Les marques pensent parfois que les labels 'environnementaux' couvrent des garanties sociales suffisantes, mais ils ne font souvent que se cantonner aux règles de l'Organisation internationale du travail, surtout concernant le respect du salaire minimum - qui est dans la majorité des cas bien en deçà d'un salaire vital. Les cahiers des charges Fairtrade/Max Havelaar vont plus loin avec un prix minimum garanti, une prime de développement pour les producteurs de coton et l'exigence d'un salaire vital dans un délai contraignant de six ans pour les ouvriers de l'industrie textile. Au Bangladesh, par exemple, le salaire vital est calculé à 255 dollars par mois, alors que le salaire minimum des travailleurs du textile varie entre 68 et 82 dollars par mois.

Comment y remédier concrètement?

VR: En parallèle des certifications coton et textile comme les nôtres, nous devons convaincre les marques de ne plus négliger les aspects sociaux. Nous travaillons également pour alerter et sensibiliser les consommateurs sur la nécessité d'un virage dans le monde de la mode. Il faut également une législation contraignante et applicable à tout le secteur pour faire bouger les lignes. L'adoption d'une législation prend du temps, donc l'engagement volontaire des entreprises avec des certifications peut aussi être un outil dans cette régulation.

D'après un sondage Opinion Way pour Max Havelaar France, près des deux tiers des jeunes de la génération Z se disent prêts à boycotter une marque qui ne produit pas de vêtements équitables, mais les chiffres montrent dans le même temps qu'ils se tournent toujours massivement vers la fast-fashion. Comment expliquer ce paradoxe?

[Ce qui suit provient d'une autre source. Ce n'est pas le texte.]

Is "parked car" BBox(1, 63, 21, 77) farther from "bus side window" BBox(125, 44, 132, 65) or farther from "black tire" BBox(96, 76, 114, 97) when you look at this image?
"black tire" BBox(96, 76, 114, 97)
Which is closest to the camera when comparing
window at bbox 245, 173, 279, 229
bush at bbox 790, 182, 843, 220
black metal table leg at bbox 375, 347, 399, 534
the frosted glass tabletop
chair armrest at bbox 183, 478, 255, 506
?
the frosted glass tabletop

VR: Il y a toujours un écart entre les intentions et les choix réellement opérés. Le critère économique entre également en ligne de compte. La fast-fashion met sur le marché des articles à des prix extrêmement bas. Les jeunes générations ont des valeurs mais qui sont fragiles face à des t-shirts à 5 euros. Pourtant le différentiel sur un t-shirt conventionnel et équitable est souvent d'une dizaine d'euros. Cependant, la prise de conscience est bien là!

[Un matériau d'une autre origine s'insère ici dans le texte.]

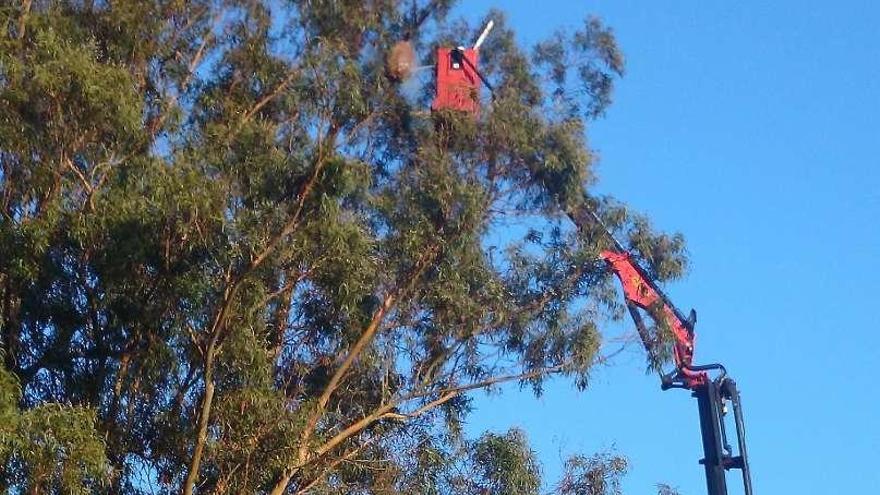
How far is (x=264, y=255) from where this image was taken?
15.5m

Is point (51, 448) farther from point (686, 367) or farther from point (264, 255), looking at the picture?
point (686, 367)

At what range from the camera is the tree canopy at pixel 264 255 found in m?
15.6

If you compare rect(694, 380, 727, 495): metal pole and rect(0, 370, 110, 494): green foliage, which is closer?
rect(0, 370, 110, 494): green foliage

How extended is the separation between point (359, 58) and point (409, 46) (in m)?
1.01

Sur notre stand du salon Who's Next en septembre, nous avons pu constater que les jeunes qui créent des start-up de mode s'engagent tous en faveur d'une mode responsable, et qu'ils sont très sensibles aux droits humains. La révolution de la mode éthique est en marche, mais elle prendra du temps. C'est beaucoup plus long dans le domaine du textile avec des collections qui se créent douze ou dix-huit mois à l'avance.

En tant que consommateur, comment peut-on être certain d'acheter de la mode équitable?

VR: Aujourd'hui, seuls les labels équitables permettent de couvrir des critères sociaux et environnementaux exigeants. Face aux allégations des différents labels dits responsables, durables ou bio, les labels équitables sont les seuls à défendre les droits des travailleurs du textile et à être certifiés par un tiers-indépendant.

L'industrie textile sera-t-elle vertueuse et équitable dans dix ans?

VR: L'engagement des marques est nécessaire pour assurer une transition durable des modes de production et répondre à la demande des consommateurs pour une industrie textile plus responsable. Les autorités publiques ont aussi un rôle majeur à jouer dans la réglementation afin d'accompagner la demande. Le mimétisme joue beaucoup aussi. Les collectifs d'ONG et les consommateurs élèvent de plus en plus la voix… Dans dix ans, l'industrie textile aura amorcé le virage, cela va dans le sens de l'histoire. Mais des défis resteront encore à surmonter et le chemin sera long.